··· Halaman

Lihat ke Halaman Asli

Akhlis Purnomo

TERVERIFIKASI

Copywriter, editor, guru yoga

Nyaris Jadi Agen Negara Islam Kurnia (Kisah Nyataku-1)

Diperbarui: 24 Juni 2015   22:36

Kompasiana adalah platform blog. Konten ini menjadi tanggung jawab bloger dan tidak mewakili pandangan redaksi Kompas.

Bagikan ide kreativitasmu dalam bentuk konten di Kompasiana | Sumber gambar: Freepik

Februari 2010 yang tidak akan terlupa. Sudah berbulan-bulan mencari pekerjaan dan mendapat tawaran di ibukota setelah beberapa bulan juga pernah mengadu untung melamar kerja di sana.

Orang bilang bersabar saja karena kegagalan adalah kesuksesan yang tertunda. Ah, tidak juga. Itu namanya menyepelekan kegagalan. Kegagalan harus dihindari sebisa mungkin dan jikalau tak bisa terhindarkan pun, gunakan kegagalan itu untuk menghindari yang serupa di masa datang.

Kemiskinan finansial sering dianggap sebagai objek permakluman. Tak mengapa miskin harta, asalkan kaya hati. Itu lebih terdengar sebagai suatu apologi seorang pecundang. Mentalitas yang menjauhkan diri seseorang dari kepantasan mendapatkan rejeki yang sejati.

······
··· Data mentah

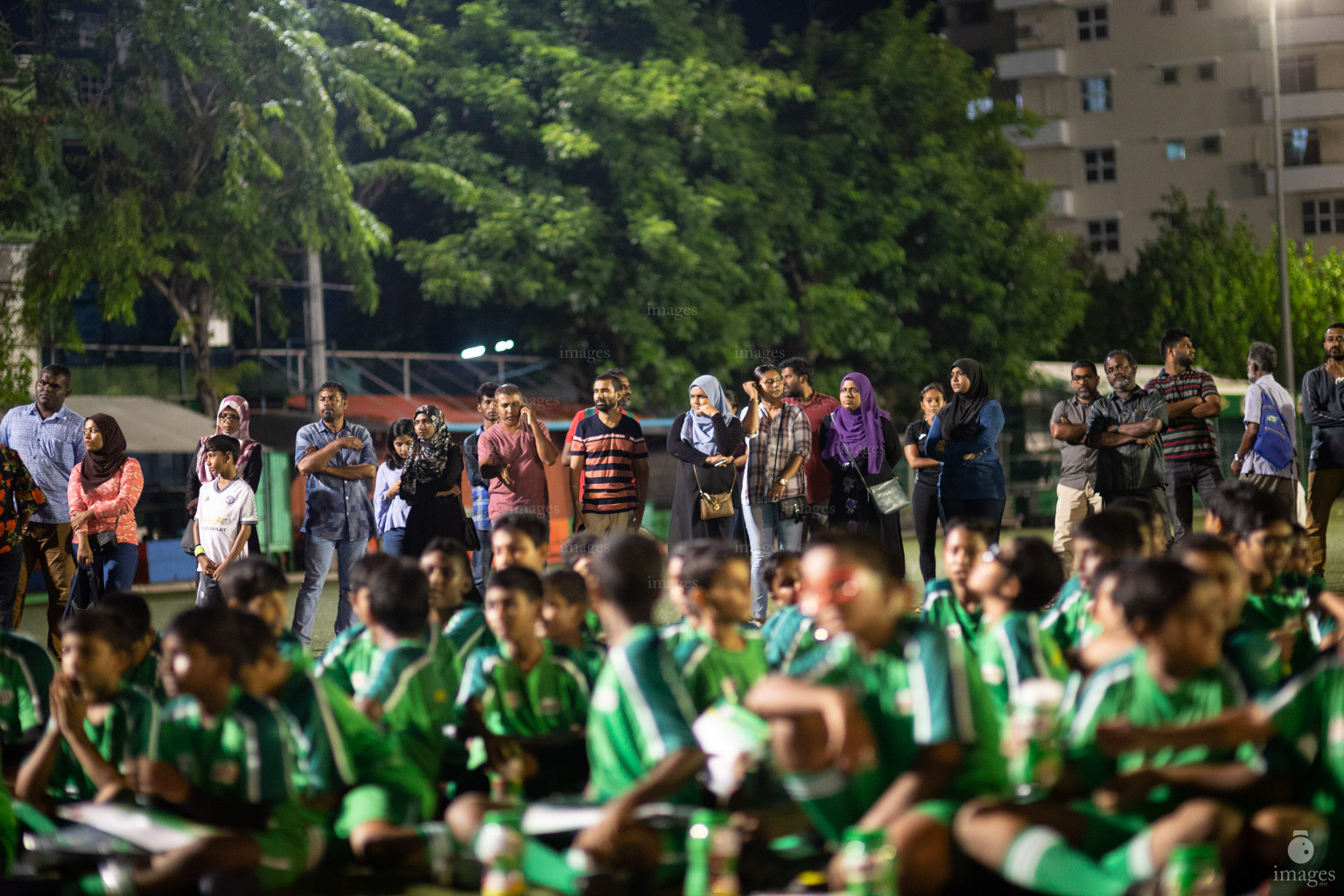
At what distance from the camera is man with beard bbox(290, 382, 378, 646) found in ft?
32.6

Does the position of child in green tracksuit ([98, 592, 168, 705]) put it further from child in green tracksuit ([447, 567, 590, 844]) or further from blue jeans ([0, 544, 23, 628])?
blue jeans ([0, 544, 23, 628])

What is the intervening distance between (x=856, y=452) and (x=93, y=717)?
6.73 m

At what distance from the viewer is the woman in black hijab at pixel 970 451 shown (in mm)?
10367

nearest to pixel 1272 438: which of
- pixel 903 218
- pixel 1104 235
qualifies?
pixel 903 218

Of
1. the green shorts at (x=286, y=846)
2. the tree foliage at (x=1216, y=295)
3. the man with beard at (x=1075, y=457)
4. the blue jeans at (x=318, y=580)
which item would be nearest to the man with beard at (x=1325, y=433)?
the man with beard at (x=1075, y=457)

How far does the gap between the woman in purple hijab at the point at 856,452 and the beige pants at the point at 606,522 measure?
1.54 m

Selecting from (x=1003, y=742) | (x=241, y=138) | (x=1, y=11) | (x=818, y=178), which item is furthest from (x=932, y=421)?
(x=818, y=178)

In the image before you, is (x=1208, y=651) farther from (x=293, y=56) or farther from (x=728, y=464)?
(x=293, y=56)

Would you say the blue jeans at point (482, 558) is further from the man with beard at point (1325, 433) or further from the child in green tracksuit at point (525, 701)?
the man with beard at point (1325, 433)

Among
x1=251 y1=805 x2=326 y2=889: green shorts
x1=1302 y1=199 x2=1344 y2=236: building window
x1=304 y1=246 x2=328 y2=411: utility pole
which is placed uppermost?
x1=1302 y1=199 x2=1344 y2=236: building window

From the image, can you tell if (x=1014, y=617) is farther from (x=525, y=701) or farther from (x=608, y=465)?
(x=608, y=465)

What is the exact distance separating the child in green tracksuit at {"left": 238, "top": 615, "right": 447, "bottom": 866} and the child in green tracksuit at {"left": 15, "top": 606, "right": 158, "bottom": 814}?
423 millimetres

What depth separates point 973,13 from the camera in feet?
191

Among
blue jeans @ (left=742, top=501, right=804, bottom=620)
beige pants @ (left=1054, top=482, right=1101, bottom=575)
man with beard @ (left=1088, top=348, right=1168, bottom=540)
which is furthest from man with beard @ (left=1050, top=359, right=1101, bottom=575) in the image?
blue jeans @ (left=742, top=501, right=804, bottom=620)
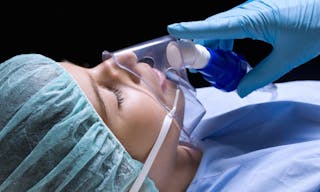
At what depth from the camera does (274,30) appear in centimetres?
111

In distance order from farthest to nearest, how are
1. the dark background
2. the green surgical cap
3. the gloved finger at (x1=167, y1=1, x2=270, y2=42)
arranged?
1. the dark background
2. the gloved finger at (x1=167, y1=1, x2=270, y2=42)
3. the green surgical cap

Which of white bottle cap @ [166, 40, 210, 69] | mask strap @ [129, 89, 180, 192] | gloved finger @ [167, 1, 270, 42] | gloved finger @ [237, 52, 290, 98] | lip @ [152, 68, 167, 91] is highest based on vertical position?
gloved finger @ [167, 1, 270, 42]

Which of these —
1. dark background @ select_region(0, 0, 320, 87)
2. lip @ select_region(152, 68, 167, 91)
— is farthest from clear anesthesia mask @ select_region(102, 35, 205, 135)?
dark background @ select_region(0, 0, 320, 87)

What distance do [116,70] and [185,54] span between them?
0.55ft

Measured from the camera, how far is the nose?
1080 mm

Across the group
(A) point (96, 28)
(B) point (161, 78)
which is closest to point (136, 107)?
(B) point (161, 78)

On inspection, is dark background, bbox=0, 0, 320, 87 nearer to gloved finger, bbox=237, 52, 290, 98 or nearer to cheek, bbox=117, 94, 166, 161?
gloved finger, bbox=237, 52, 290, 98

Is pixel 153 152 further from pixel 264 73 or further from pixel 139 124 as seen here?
pixel 264 73

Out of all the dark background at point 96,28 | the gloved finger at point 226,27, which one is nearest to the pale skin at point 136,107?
the gloved finger at point 226,27

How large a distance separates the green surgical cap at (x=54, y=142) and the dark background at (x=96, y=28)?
2.24 ft

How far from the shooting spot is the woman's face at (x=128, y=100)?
1.02 meters

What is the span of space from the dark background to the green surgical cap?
2.24ft

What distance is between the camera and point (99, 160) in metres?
0.98

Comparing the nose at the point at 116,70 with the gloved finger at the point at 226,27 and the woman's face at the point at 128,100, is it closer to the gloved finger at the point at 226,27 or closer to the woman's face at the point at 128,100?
the woman's face at the point at 128,100
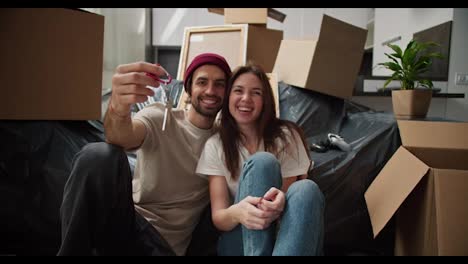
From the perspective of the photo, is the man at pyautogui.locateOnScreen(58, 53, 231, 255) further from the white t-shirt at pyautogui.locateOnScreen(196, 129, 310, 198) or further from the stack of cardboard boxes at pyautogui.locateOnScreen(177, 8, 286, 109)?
the stack of cardboard boxes at pyautogui.locateOnScreen(177, 8, 286, 109)

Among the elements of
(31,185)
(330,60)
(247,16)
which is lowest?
(31,185)

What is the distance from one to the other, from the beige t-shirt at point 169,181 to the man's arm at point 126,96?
0.30ft

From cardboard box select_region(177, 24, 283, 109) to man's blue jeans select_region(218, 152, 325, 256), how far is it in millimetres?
996

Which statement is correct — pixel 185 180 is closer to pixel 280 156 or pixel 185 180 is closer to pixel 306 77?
pixel 280 156

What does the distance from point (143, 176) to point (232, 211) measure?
1.00 ft

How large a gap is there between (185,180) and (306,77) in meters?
0.84

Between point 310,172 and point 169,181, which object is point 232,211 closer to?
point 169,181

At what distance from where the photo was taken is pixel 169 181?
916mm

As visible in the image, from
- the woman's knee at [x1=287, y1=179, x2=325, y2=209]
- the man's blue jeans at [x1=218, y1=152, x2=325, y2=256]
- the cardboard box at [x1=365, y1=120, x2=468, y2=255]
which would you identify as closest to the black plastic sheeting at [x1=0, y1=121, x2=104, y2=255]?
the man's blue jeans at [x1=218, y1=152, x2=325, y2=256]

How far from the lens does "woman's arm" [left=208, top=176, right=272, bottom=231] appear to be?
0.72 metres

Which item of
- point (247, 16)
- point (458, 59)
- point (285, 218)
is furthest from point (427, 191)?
point (247, 16)

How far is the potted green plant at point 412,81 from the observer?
1298 millimetres

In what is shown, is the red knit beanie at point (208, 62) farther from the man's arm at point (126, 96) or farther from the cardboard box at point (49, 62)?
the cardboard box at point (49, 62)

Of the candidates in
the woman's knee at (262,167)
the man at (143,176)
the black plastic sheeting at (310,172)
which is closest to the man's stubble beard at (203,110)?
the man at (143,176)
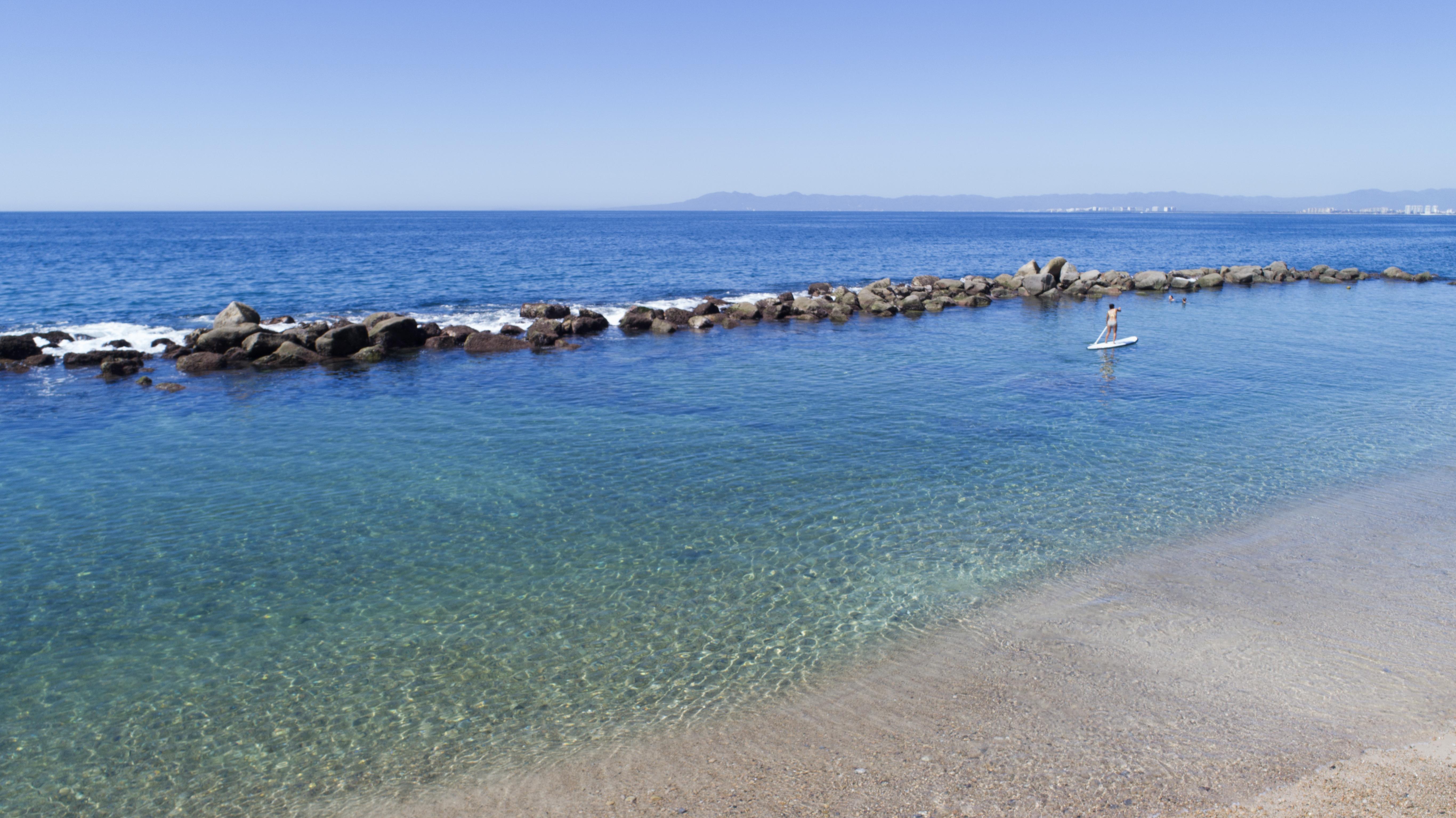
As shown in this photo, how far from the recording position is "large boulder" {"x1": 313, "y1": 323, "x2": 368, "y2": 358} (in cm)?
3612

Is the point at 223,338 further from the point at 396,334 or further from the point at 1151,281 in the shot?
the point at 1151,281

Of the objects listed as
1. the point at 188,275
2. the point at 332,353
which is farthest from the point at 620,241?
the point at 332,353

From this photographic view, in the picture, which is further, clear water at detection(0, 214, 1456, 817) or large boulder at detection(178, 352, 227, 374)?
large boulder at detection(178, 352, 227, 374)

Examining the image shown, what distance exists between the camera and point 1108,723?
33.9ft

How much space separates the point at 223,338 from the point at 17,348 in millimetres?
8465

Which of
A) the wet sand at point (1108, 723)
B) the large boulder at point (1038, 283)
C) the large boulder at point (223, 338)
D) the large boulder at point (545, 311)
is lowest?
the wet sand at point (1108, 723)

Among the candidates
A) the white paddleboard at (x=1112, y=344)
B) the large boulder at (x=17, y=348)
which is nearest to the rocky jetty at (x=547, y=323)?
the large boulder at (x=17, y=348)

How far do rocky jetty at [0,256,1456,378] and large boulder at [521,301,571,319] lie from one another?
0.09 meters

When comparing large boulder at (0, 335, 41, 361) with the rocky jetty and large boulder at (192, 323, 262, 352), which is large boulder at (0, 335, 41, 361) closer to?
the rocky jetty

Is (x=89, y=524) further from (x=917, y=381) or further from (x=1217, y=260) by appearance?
(x=1217, y=260)

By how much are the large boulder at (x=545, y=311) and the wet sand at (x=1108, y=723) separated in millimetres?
37632

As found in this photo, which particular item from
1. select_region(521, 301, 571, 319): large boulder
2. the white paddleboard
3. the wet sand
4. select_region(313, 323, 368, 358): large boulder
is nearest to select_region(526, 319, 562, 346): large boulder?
select_region(521, 301, 571, 319): large boulder

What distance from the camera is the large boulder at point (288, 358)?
113ft

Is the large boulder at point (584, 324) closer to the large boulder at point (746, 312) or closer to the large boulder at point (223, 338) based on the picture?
the large boulder at point (746, 312)
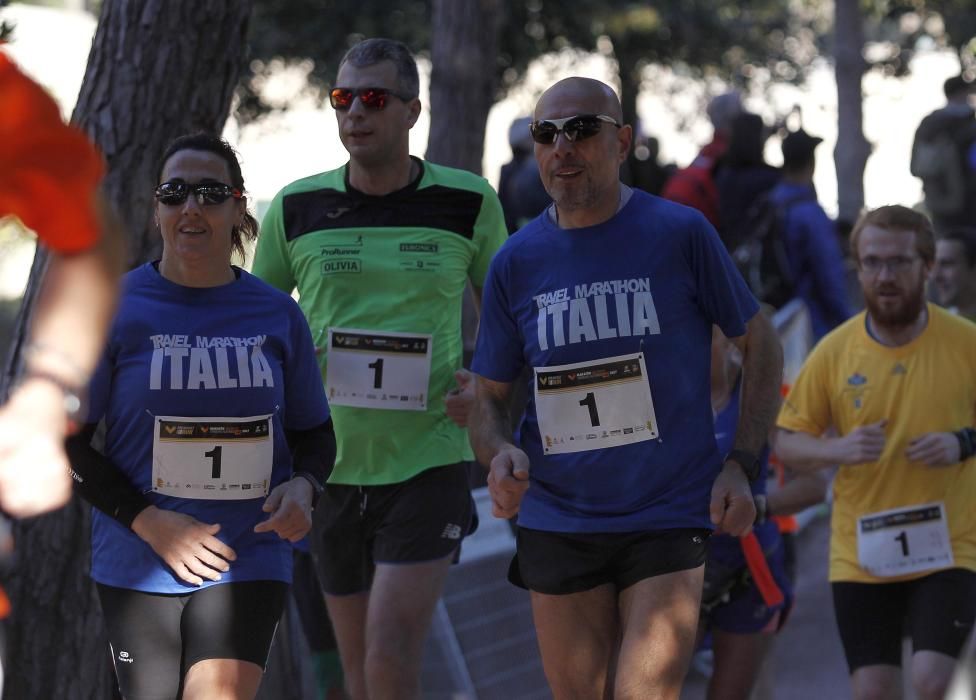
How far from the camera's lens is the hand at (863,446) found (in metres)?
5.20

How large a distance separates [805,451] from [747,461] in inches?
40.9

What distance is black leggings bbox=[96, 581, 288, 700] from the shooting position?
13.5 feet

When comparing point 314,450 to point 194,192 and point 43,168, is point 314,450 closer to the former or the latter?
point 194,192

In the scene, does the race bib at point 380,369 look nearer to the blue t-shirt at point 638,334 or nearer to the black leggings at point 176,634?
the blue t-shirt at point 638,334

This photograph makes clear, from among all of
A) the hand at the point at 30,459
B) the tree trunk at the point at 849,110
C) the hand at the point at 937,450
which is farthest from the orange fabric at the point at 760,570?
the tree trunk at the point at 849,110

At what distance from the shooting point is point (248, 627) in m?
4.18

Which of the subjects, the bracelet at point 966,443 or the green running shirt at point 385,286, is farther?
the green running shirt at point 385,286

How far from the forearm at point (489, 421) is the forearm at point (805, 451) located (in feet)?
3.94

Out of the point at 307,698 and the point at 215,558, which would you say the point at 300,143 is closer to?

······

§ Permintaan:
1) Apakah setiap pernyataan berikut sesuai dengan kisah pencarian kerja di atas? Jawab ya atau tidak, lalu kutip kata-kata dari kisah itu yang menjadi penentunya. (a) Penulis sudah berbulan-bulan mencari pekerjaan sebelum mendapat tawaran di ibukota. (b) Penulis setuju bahwa kegagalan adalah kesuksesan yang tertunda. (c) Penulis menganggap ungkapan "miskin harta, asalkan kaya hati" sebagai apologi seorang pecundang.
2) Sambung kisah pencarian kerja di atas, mulai dari kalimat terakhir yang ada.

§ Jawaban per tugas:
1)
(a) Ya: "Sudah berbulan-bulan mencari pekerjaan dan mendapat tawaran di ibukota"
(b) Tidak: "Ah, tidak juga. Itu namanya menyepelekan kegagalan."
(c) Ya: "Itu lebih terdengar sebagai suatu apologi seorang pecundang."

2)
Saya pernah mendengar bagaimana seseorang berpendapat tentang ini. Katanya,”Uang memang bukan segalanya. Uang tak bisa menjamin kebahagiaan. Itu betul. Tetapi dengan tidak memiliki uang, niscaya ketidakbahagiaan juga sebuah takdir yang pasti dijelang. Uang bisa digunakan untuk melakukan banyak hal, termasuk menolong orang di sekitar kita.” Ada benarnya.

Kemiskinan dan ketiadaan pekerjaan juga membuat manusia lebih rawan dengan berbagai eksploitasi. Mereka yang miskin dan menganggur cenderung rela melakukan apa saja untuk mendaki tangga menuju sukses. Jangankan yang tidak terdidik, yang terdidik saja jika menganggur bisa putus asa dan melakukan kenekatan yang sama sekali tidak masuk akal karena tidak mencerminkan kematangan intelejensianya. Saya masih ingat dengan berita seorang lulusan universitas luar negeri di surat kabar tetapi tanpa pikir panjang ia melakukan tindak kriminal yang mencoreng muka sendiri.

Saya pernah merasakan sendiri bagaimana rapuhnya menjadi seseorang yang tidak memiliki pekerjaan. Tidak banyak yang tahu, saya pernah hampir menjadi sasaran agen perekrutan anggota baru Negara Islam Indonesia, atau “Negara Islam Kurnia” (demikian si agen rahasia menyebutnya).

Sebenarnya ini sudah berlangsung Februari 2010 lalu. Sudah lumayan lama. Saya hampir lupa detilnya tetapi tidak akan pernah lupa bagaimana sulitnya melepaskan diri dari cengkeraman mereka. Betul, seolah-olah saya tergiring selama beberapa jam dalam diskusi yang mereka rekayasa.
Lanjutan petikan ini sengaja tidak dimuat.